__Selection__:

No matter which one of the above-mentioned schemes is adopted, image errors caused by large numbers of prediction frames of the original coding mode being recoded into the reference frames of the new coding mode as in the prior art can be avoided to a certain extent, thus making the quality of recoded video image greatly improved.

BRIEF DESCRIPTION OF THE DRAWINGS

FIG. 1 is a schematic diagram illustrating the location of Video Inter-working Gateway (VIG) in the network.

FIG. 2 is a schematic diagram illustrating the output of video frames.

FIG. 3 is a schematic diagram illustrating the configuration of an existing video coding conversion device.

FIG. 4a is a schematic diagram illustrating the configuration of the video coding conversion device in accordance with one embodiment of the present invention.

FIG. 4b is a schematic diagram illustrating the configuration of the video coding conversion device in accordance with another embodiment of the present invention.

FIG. 5 is a flowchart illustrating the method for video coding conversion in accordance with an embodiment of the present invention.

DETAILED DESCRIPTION OF THE INVENTION

To make the object, technical schemes and advantages of the present invention clearer, the present invention will be further described in detail hereinafter with reference to the accompanying drawings and specific embodiments.

The key for implementing the present invention is to recognize whether the video frame is an I frame or P frame when decoding a video frame of the first coding mode into an image of standard intermediate format, record the recognition result, and then encode this image of standard intermediate format into the frame of the second coding mode based on the recognition result.

FIG. 4a is a schematic diagram illustrating the video coding conversion device in accordance with one embodiment of the present invention. As shown in FIG. 4a, the video coding device of the present embodiment comprises a decoder, a frame recognizer and a coder. Supposing that the video coding device of the present embodiment is used to perform coding conversion upon video frames transmitted between network A and network B, then the video frame from network A is inputted into the decoder and frame recognizer respectively, wherein the decoder decodes the video frame from network A into an image of standard intermediate format while the frame recognizer recognizes whether the video frame is an I frame or P frame and records the recognition result; the decoder outputs the image of standard intermediate format to the coder and the frame recognizer outputs the recognition result to the coder; the coder encodes the image of standard intermediate format based on the recognition result from frame recognizer and then outputs the recoded video frame to network B.

FIG. 4b is a schematic diagram illustrating the video coding conversion device in accordance with another embodiment of the present invention. As shown in FIG. 4b, the video coding device of the present embodiment comprises a decoder and a coder, wherein the decoder comprises a decoding unit and a frame recognizing unit. Still supposing that the video coding device of the present embodiment is used to perform coding conversion upon video frames transmitted between network A and network B, then the video frame from network A is inputted into the decoder, wherein the decoding unit of the decoder decodes the video frame from network A into an image of standard intermediate format while the frame recognizing unit recognizes whether the video frame is an I frame or P frame and records the recognition result; the decoding unit outputs the image of standard intermediate format to the coder and the frame recognizng unit outputs the recognition result to the coder; the coder codes the image of standard intermediate format based on the recognition result from the frame recognizing unit and then outputs the recoded video frame to network B.

The video coding conversion devices of the above two embodiments can be used for conversion between two video coding formats, in another word, for converting a video frame of one coding format into that of another coding format. The video coding conversion devices can also be used for conversion between two video coding bandwidths, in another word, for converting a video frame of one coding format into that of the same coding format but of a different coding bandwidth.

__What is required__: Decide whether each of the following statements agrees with the passage on video coding conversion, answering yes or no and quoting the exact words of the passage that settle it. 1. In the device shown in FIG. 4a, the frame recognizer is a unit inside the decoder. 2. FIG. 5 is a flowchart of the method for video coding conversion. 3. The devices can convert a video frame into the same coding format at a different coding bandwidth.

Outline items
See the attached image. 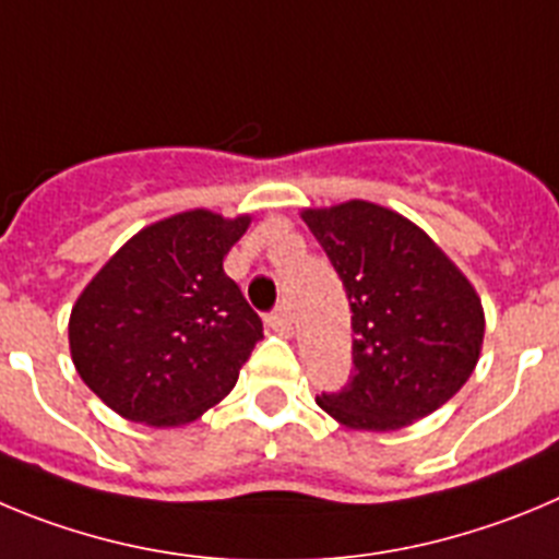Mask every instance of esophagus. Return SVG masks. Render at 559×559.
<instances>
[{
    "label": "esophagus",
    "mask_w": 559,
    "mask_h": 559,
    "mask_svg": "<svg viewBox=\"0 0 559 559\" xmlns=\"http://www.w3.org/2000/svg\"><path fill=\"white\" fill-rule=\"evenodd\" d=\"M267 325L273 331H278V334H292V314L286 309L273 311V314L267 317Z\"/></svg>",
    "instance_id": "esophagus-1"
}]
</instances>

__Response for this exercise__:
1. No: "the video coding device of the present embodiment comprises a decoder, a frame recognizer and a coder."
2. Yes: "FIG. 5 is a flowchart illustrating the method for video coding conversion in accordance with an embodiment of the present invention."
3. Yes: "for converting a video frame of one coding format into that of the same coding format but of a different coding bandwidth."